We wanted to take a moment to note Jim Harrison’s birthday, and while he’s not exactly a fly fishing specific writer, he’s still one of the handful of writers who loom large over the fly fishing landscape.

(Interestingly, it’s Thomas McGuane’s birthday too, who is one of the “other” writers who looms large.)

From the Writer’s Almanac site comes this little passage about Jim Harrison’s life::

He had a couple of major accidents that ended up changing his writing career. When he was seven years old, he was playing with a friend and she accidentally cut him across the face and he went blind in one eye. And he felt like that set him apart from other kids, and he started turning to nature, to the woods and creeks and fields.
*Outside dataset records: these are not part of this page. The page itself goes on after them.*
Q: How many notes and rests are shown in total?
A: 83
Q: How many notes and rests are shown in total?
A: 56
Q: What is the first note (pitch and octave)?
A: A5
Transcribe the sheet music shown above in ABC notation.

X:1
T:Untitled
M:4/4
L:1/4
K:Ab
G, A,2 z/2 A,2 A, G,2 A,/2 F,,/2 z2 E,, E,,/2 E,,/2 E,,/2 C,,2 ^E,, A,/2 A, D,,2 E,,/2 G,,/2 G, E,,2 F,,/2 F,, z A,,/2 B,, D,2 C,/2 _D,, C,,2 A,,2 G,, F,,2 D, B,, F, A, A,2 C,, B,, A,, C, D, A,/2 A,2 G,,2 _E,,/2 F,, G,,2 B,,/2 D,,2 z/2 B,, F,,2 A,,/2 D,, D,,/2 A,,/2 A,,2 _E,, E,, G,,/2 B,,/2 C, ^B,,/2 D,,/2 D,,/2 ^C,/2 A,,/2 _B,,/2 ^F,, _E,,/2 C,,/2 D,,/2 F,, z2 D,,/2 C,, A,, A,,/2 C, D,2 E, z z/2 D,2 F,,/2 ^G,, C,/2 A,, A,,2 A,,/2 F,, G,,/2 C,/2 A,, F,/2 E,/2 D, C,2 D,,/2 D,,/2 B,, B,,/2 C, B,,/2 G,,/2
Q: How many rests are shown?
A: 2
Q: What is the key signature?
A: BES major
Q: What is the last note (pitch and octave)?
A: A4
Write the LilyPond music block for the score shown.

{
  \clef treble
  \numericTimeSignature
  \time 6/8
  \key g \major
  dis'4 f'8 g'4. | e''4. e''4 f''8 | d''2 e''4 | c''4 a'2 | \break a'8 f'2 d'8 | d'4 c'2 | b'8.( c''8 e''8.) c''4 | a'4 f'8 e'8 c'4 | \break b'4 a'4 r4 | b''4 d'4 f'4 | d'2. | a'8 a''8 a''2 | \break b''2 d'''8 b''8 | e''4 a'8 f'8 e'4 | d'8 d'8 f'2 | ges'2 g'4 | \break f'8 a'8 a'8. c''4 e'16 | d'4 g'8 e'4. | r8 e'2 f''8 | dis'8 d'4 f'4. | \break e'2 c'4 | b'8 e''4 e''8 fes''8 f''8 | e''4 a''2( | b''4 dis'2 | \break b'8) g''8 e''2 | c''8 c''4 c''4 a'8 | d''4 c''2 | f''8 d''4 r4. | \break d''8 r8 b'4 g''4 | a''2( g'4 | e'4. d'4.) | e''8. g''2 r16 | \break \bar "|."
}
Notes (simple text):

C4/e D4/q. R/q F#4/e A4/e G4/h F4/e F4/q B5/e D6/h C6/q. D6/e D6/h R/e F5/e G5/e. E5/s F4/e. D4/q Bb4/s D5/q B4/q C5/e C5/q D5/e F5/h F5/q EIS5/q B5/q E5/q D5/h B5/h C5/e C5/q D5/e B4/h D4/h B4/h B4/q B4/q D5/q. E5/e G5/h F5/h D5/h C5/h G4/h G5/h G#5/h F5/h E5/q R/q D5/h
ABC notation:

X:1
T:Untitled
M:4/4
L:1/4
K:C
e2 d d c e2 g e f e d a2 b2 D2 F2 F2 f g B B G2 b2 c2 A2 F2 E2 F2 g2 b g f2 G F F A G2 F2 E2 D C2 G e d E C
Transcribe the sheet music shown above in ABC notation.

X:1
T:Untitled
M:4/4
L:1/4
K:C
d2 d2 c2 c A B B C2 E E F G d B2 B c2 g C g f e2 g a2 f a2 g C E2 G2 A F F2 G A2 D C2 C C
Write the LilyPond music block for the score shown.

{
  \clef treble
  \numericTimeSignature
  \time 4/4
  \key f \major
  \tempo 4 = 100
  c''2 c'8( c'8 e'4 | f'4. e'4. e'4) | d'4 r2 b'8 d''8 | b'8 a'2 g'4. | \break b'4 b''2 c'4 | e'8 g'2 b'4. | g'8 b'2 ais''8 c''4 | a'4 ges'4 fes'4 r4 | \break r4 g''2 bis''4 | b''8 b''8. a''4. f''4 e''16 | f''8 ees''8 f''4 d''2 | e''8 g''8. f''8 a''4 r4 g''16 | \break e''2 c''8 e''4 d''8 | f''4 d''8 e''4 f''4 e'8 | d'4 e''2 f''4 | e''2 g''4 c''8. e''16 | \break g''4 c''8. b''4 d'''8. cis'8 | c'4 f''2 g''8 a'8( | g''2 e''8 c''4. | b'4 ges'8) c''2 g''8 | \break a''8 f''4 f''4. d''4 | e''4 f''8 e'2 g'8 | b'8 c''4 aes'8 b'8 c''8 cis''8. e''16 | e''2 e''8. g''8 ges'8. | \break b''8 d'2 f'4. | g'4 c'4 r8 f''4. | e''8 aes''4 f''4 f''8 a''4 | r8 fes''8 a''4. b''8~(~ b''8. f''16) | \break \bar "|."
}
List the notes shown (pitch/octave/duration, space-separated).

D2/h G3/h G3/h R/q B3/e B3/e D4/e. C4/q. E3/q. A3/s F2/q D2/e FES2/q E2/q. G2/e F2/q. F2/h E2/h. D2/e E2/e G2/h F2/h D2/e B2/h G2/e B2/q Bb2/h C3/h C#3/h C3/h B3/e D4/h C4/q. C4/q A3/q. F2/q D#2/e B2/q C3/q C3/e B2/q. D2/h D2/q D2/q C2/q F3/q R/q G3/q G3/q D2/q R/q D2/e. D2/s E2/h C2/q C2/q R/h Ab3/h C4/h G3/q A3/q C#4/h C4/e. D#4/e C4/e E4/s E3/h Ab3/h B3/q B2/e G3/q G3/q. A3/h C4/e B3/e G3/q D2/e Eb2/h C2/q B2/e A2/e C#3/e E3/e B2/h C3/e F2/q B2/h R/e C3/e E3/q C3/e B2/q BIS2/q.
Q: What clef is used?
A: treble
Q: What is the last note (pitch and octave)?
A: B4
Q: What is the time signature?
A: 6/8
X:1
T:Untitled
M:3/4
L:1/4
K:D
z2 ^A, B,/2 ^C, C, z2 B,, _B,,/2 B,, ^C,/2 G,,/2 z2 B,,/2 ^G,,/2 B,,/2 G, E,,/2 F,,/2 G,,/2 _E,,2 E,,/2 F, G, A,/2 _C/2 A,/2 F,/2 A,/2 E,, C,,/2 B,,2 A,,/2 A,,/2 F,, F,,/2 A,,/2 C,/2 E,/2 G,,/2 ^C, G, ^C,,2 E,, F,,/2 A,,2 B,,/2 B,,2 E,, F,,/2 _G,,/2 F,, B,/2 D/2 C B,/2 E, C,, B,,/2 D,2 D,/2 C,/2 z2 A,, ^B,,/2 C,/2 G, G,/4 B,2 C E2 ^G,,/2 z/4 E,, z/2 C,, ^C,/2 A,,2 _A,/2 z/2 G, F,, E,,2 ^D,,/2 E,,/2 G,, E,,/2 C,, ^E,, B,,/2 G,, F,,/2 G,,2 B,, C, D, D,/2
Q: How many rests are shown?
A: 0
And then, when he was in his 30s, he hurt his back badly while he was hunting and he was confined to bed. He was an active person, loved to be outdoors, and he didn’t know what to do with so much time.

His good friend, the novelist Thomas McGuane, suggested he try working on a novel. In 1971, he published Wolf: A False Memoir, and he has gone on to write many more novels, novellas, and books of poems. But for a long time he thought of himself as a poet more than anything else, and said about his novels: “They sometimes strike me as extra, burly flesh on the true bones of my life though a few of them approach some of the conditions of poetry.”

Two monster writer birthdays on one day calls for a little “bad boy” literary celebration. In that spirit, we urge you to shoot your TV tonight!

See you loading the shotgun, Tom Chandler.